- PAGE TEXT -
********

The most recent addition to the list of reasons to visit Fredericksburg, Texas is the National Museum of the Pacific War. The museum is outstanding and is the keystone of an array of attractions and accommodations that are both unique and add an experiential element to the visit.


Admiral Chester William Nimitz was born in Fredericksburg on February 24, 1885. His grandfather, Karl Heinrich Nimitz purchased a hotel built in the late 1840s and in the 1850s and expanded it from four rooms to fifty. The hotel was extremely popular with residents and travelers alike and is said to have offered the only hot baths on the route between San Antonio to San Diego. Around 1875, Charles added a Mississippi steamboat façade. The addition included a hurricane deck and crow’s nest.


Ownership passed to his son on the death of Charles Henry and it remained in the family until 1926 when it was sold and remodeled by a group of investors who removed the riverboat exterior. After having been closed for one year the hotel was sold to the Fleet Admiral Chester W. Nimitz Naval Museum in 1964 and the museum opened on the anniversary of Admiral Nimitz’s birth in 1967. Today the hotel has reconstructed the steamboat exterior and serves as the administrative center of the Admiral Nimitz State Historical Park.


Chester Nimitz was raised in the hotel and from Fredericksburg he went to the Naval Academy in Annapolis where he was seventh in his class. His first command was on the USS Panay and his first submarine was the USS Plunger. In December of 1941 he was named Commander in Chief of the Pacific Fleet and Pacific Ocean Areas. He retained this position until December of 1944 when he was promoted to Fleet Admiral. Nimitz was a leading WWII strategist during the war in the Pacific. On September 2, 1945, Chester Nimitz represented the United States in Tokyo Bay as a signatory aboard the USS Missouri when the Japanese signed the terms of surrender.


When Nimitz was approached regarding creating a museum to honor his role in WWII he declined. He felt that all who served deserved to be honored and agreed to lend his name to the museum only if it was representative of the millions who fought, the 100,000 who gave their lives and those who supported them on the homefront. He also wanted the hotel restored to its 1880’s appearance.


A visit to the National Museum of the Pacific War complex is best begun in what was the Greek Revival Nimitz Hotel on Main Street. There are three areas that include two galleries and the restored Grand Ballroom. The first gallery introduces you to the area’s German heritage and the Nimitz family through portraits, artifacts and interpretive information. Gallery Two is dedicated to the life and career of Chester Nimitz. Highlights of this collection are hotel furnishings and the christening gown in which Nimitz was christened.


The trail that winds from the museum to the main exhibit area, the George H. W. Bush Gallery, is filled with sites of interest.

********

- RECORDS PROVIDED -
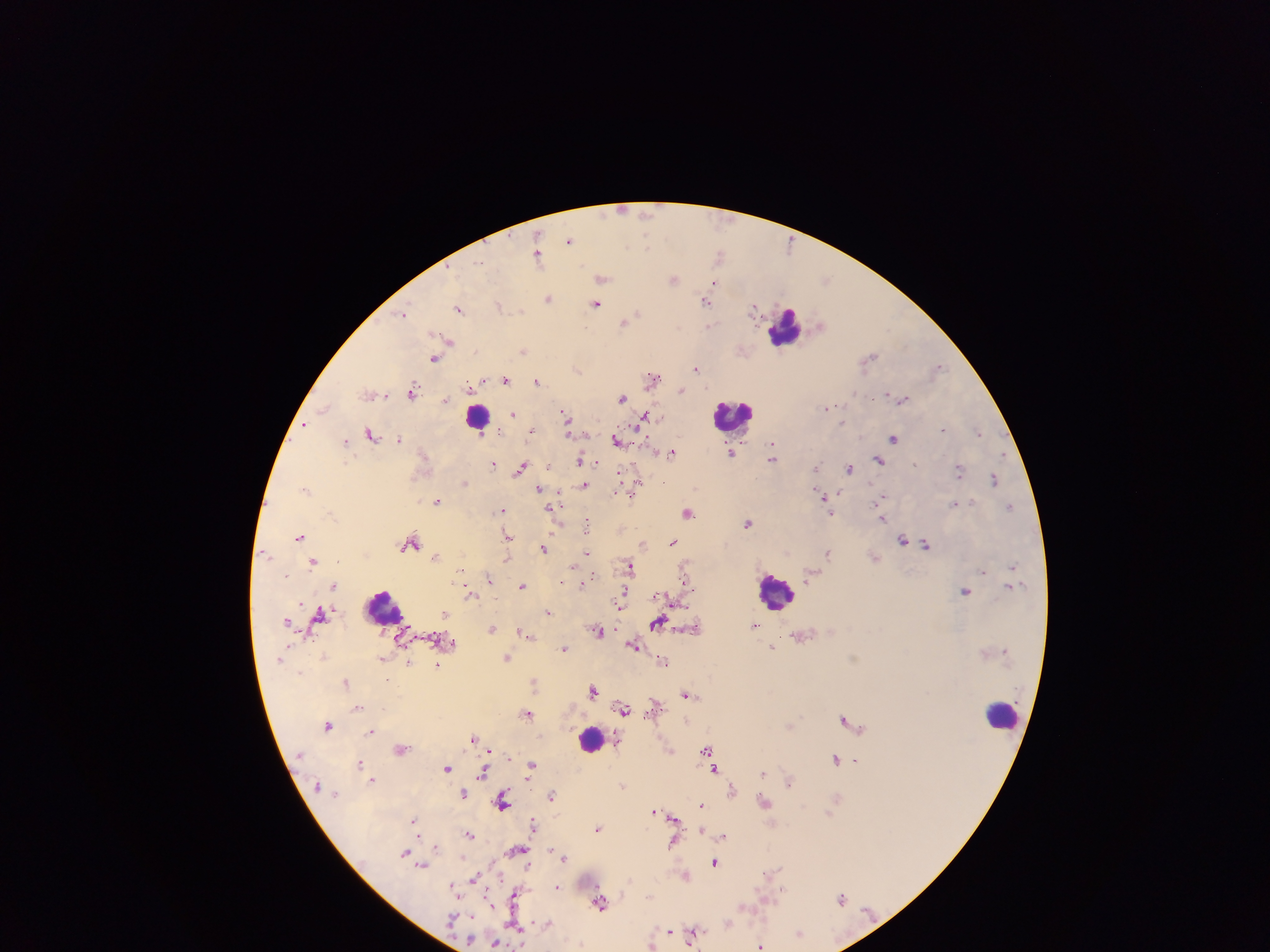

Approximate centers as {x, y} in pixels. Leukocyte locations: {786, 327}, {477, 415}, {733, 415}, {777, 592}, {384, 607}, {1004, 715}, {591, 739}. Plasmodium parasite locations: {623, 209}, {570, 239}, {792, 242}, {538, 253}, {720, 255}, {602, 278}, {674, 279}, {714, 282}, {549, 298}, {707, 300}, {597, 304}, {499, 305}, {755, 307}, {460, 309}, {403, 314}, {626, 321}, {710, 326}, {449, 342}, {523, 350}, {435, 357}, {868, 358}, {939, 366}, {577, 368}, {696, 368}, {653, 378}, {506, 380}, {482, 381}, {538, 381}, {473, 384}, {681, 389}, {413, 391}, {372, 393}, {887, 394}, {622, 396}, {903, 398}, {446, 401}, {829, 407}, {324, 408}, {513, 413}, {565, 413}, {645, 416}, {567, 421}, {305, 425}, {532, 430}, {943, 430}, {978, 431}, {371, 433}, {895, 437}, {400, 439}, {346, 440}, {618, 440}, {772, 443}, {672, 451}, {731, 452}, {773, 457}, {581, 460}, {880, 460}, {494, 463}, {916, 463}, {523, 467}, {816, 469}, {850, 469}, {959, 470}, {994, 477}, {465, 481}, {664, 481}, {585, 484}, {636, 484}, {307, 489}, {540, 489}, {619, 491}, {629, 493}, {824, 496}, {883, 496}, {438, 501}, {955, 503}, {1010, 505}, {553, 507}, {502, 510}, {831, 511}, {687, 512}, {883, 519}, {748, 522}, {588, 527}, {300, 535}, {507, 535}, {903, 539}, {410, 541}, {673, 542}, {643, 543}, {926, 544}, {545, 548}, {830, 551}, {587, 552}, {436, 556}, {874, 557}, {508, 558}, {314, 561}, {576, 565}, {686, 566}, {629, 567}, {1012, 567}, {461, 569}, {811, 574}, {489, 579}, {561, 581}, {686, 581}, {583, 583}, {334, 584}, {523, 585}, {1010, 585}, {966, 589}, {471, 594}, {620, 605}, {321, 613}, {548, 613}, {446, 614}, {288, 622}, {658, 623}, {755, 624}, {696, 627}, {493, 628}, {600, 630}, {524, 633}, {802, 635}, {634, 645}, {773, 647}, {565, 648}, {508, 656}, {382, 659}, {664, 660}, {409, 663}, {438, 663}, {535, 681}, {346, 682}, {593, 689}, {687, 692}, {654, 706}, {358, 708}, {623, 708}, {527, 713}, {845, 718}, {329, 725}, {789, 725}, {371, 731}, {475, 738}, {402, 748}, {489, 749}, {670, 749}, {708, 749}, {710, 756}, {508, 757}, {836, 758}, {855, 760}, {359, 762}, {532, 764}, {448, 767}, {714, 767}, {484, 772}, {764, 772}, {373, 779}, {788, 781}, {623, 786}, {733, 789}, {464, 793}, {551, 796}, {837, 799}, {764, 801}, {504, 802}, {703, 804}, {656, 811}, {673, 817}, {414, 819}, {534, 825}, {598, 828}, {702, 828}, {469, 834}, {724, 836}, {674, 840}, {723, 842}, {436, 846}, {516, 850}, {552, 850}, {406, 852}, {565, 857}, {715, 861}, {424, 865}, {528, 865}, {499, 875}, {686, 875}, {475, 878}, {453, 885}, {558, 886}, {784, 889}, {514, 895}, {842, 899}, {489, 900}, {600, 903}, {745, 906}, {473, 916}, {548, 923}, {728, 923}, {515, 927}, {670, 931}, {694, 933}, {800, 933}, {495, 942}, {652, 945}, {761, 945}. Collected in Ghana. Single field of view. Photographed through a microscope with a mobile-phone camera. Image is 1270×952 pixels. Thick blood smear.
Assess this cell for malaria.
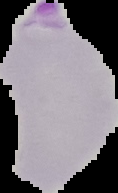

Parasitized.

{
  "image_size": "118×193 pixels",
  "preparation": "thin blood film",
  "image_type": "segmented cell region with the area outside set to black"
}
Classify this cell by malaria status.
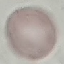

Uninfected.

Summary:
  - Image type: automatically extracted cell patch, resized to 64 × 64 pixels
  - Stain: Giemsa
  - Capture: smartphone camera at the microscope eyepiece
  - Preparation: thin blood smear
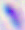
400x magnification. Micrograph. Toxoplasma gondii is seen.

********

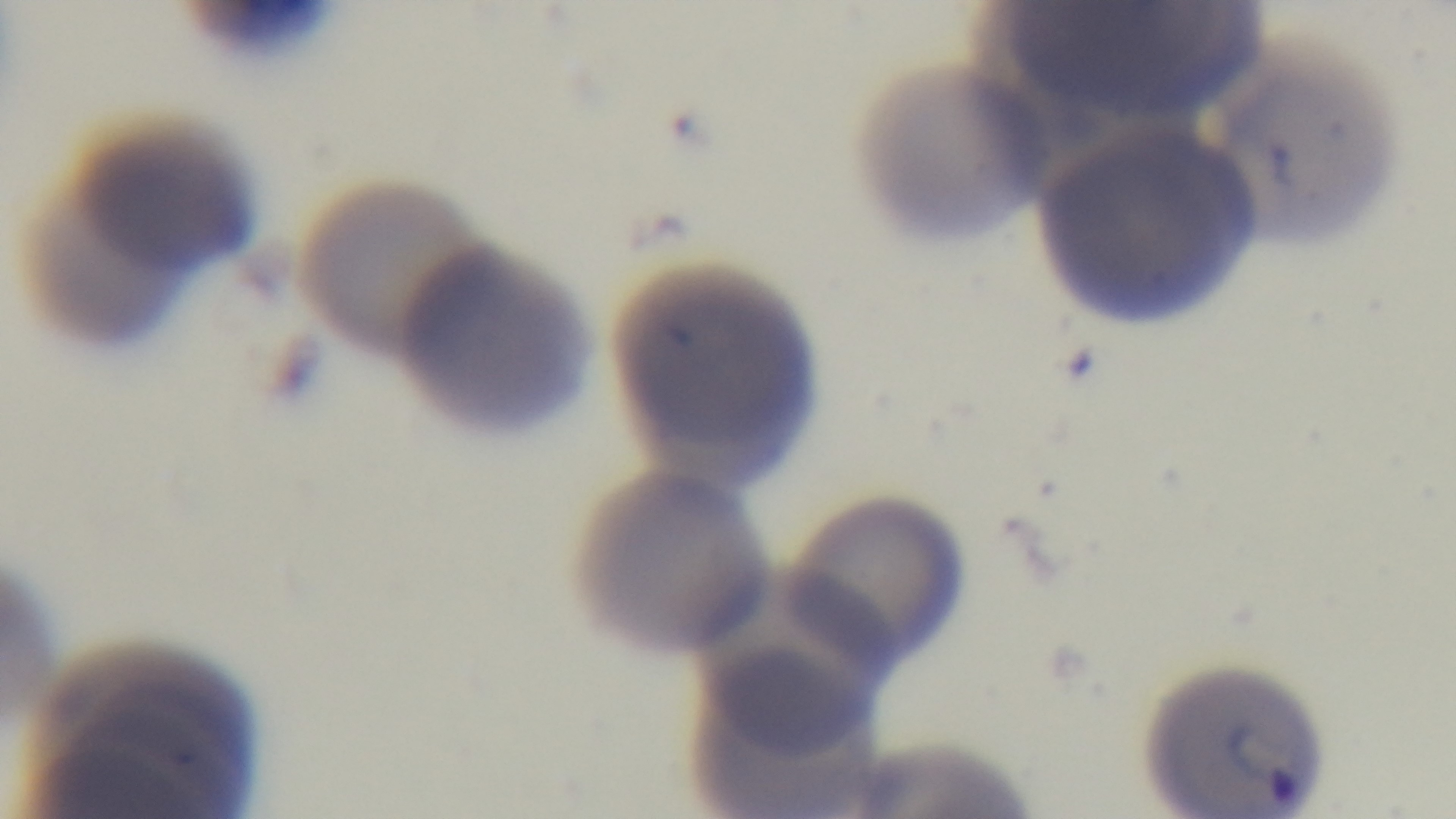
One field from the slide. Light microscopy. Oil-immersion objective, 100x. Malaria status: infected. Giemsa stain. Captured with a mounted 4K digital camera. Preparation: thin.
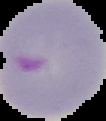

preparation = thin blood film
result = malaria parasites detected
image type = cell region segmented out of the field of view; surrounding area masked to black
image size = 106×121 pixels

********

- GIVEN INSTRUCTION 1 -
According to the text on the National Museum of the Pacific War, why did Chester Nimitz at first decline a museum honoring his role in WWII? Answer in one to three sentences.
- GIVEN INSTRUCTION 2 -
Continue the text on the National Museum of the Pacific War from its final sentence.
The records are separate from the text on the National Museum of the Pacific War.

- EXERCISE RESULT 1 -
He declined because he felt that all who served deserved to be honored. He agreed to lend his name only if the museum represented the millions who fought, the 100,000 who gave their lives and those who supported them on the homefront.

- EXERCISE RESULT 2 -
The Garden of Peace is a meticulous reproduction of Admiral Togo’s study. Togo was a hero of Nimitz who particularly admired his role in the 1905 victory by Japan over the Russian Navy. Landscape designer Taketora Saito and a team of seven were sent from Japan to create the garden. It was gifted, in honor of peace and friendship, to the museum on May 8, 1976.


Since December 7, 1977, more than 2,000 plaques have been placed on the walls of the Memorial Courtyard. These commemorations memorialize individuals, units and ships from all the allied nations and benefactors include individuals and organizations. The courtyard serves as an event space. Central to the setting is a limestone pool with the screw of a WWII Essex-Class aircraft carrier anchored in the water.


Ten U.S. presidents served in the military during WWII, Roosevelt, Truman, Eisenhower, Kennedy, Johnson, Nixon, Ford, Carter, Reagan and H. W. Bush. They served consecutively from 1941-92 and are memorialized with a series of granite pillars in the Plaza of the Presidents.


The Bush Gallery houses more than 50,000 tangible items and 4,000 oral histories owned by the state of Texas and this state-of-the-art museum makes full use of the latest technology to enhance your visit. Outside the gallery six medallions represent the six branches of the armed service that participated in the Pacific action, the US Army (Army Air Force), Navy, Marine Corps, Coast Guard and Merchant Marine.


The tour begins with a comprehensive overview of the road to war with “Seeds of Conflict: China-Japan-United States.” This leads to a multimedia presentation that provides a minute-by-minute immersive experience of the attack on Pearl Harbor. The theater displays one of the museum’s premier artifacts, the HA-19, one of five midget submarines involved in the attack. This one malfunctioned, crashed and the pilot was captured. Also in this section is a presentation on Doris Miller, an African American who was awarded the Navy Cross for his heroism aboard the USS West Virginia.


There are 36 exhibit galleries of varying sizes and the noteworthy artifacts are too numerous for individual identification. The tour is both chronological and by campaign. There are a few singular objects I must point out. An M3 Stuart tank, used by the Australians in the battle for New Guinea, is displayed opposite the 3″ Japanese gun that shot it out of commission and killed the hull gunner. The bombs dropped on Japan were referred to as Fat Man and Little Boy. On display is a bomb casing of the type used on Fat Man.


The film at the end of the tour is of the Japanese signing the documents that officially ended the war.


General Order No. 1 was issued by General MacArthur on August 16,1945. It ordered the Japanese to reveal the location of all POW camps. One of the most poignant artifacts is an American flag created with an old sewing machine and a rusty nail by three POWs. They had removed the 48 stars from their flag when they were captured and hidden them. They managed to safeguard the stars through 48 months of captivity. Upon learning they were to be liberated they used parachute material to recreate the flag and attached their precious stars. The flag is on display.


The National Museum of the Pacific War has taken great pains to present all sides of the story. Audio kiosks recount battle stories from the viewpoint of the US and the Japanese and well-placed displays relate stories from the homefront. I rate this one of the top sites in the state. Visit and see what you think.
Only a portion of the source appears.